And what about the signs?
If k is even, all the signs will be wrong. If k is odd, the odd signs will be right and the even ones wrong.
Eh? How come?
The numerator in Cramer's Rule has the right hand side in the position of the column corresponding to the variable being solved for. The determinant that is obtained in the columns of row 10k+1 will have the right columns, but in the wrong order. To set them into the right order requires shifting the columns to the right order.Each switch reverses a sign.
Let us check with k = 3 and k = 4. If we call our variables v1, v2, ..., we can label the columns of our array as 1 2 3 rhs 1 2 3 in the k = 3 case, and 1 2 3 4 rhs 1 2 3 4, in the k = 4 case.
For k = 3 or 4 the content of A(10k+1) is the determinant of the columns (1 2 3) or (1 2 3 4). The content in the B column of that row is the determinant of (2 3 rhs), or (2 3 4 rhs), in the two cases. The content in the C column of that row will be that of (3 rhs 1) or (3 4 rhs 1). In the D column we have (rhs 1 2), or (4 rhs 1 2), and in the E column (1 2 3) and (rhs 1 2 3).
Verify from this that to rearrange these columns to the Cramer's rule forms, which are (rhs 2 3), (1 rhs 3), and (1 2 rhs) in the k = 3 case, and (rhs 2 3 4), (1 rhs 3 4 ), (1 2 rhs 4) and (1 2 3 rhs) takes an odd number of shifts in every k = 4 case and in the even k = 3 case.
So, what is the solution to the equations?

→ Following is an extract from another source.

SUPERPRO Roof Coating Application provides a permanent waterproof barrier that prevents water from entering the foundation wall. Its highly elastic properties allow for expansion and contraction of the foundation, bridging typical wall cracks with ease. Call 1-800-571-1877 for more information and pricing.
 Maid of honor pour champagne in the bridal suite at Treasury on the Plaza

We copy the determinant of coefficients into A1 setting A1=A(10k+1) just to have it handy.
Then in the even k case we put the solution for v1 to vk in B1, C1, D1 by setting B1=-B(10k+1)/$A(10k+1) (you have to convert 10k+1 to an actual number here) and copying this to the next k - 1 columns to the right.
When k is odd you have to switch the signs of the v's with odd index.
And that is it.
How about checking?
We can do this by substituting the claimed
solution back into the equations. This can be done by putting in say, box Z1
=$B$1*$AA11+$C$1*$AB11+ $D$1*$AC11+ ... until you get to the last variable vk.
If you copy this down column Z you should get the right hand side column for your equations. If you do, you have the right solution, when the content of A1 is not essentially 0.
What do you mean by essentially 0?
Computers, when calculating, do not have the ability to distinguish 0 from some very small number near it. Thus, you may get an entry that really should be 0 that is very close to 0 but not 0. You must learn to recognize that as 0. Here, because we add a small array to the original input we make it easy for the computer to be slightly off.
How can I tell if the answer is tiny or really 0 here?
One thing to try is to change the entry in BA9, which measures how much of a tiny array to add to the input data. If the changes your answer proportionally or more then the true answer is probably 0. Otherwise, you could try instead doubling the entries in your matrix. If that multiplies your determinant answer by 2k then the answer may be correct.
By the way, once you have set this up for a given k, you can change your data and immediately see the solution for the new data.
Of course you can save lots of space for small k by moving the main instruction up (and modifying it appropriately).
Exercise 17.12 Set this up for 6 by 6 arrays, and get it to work.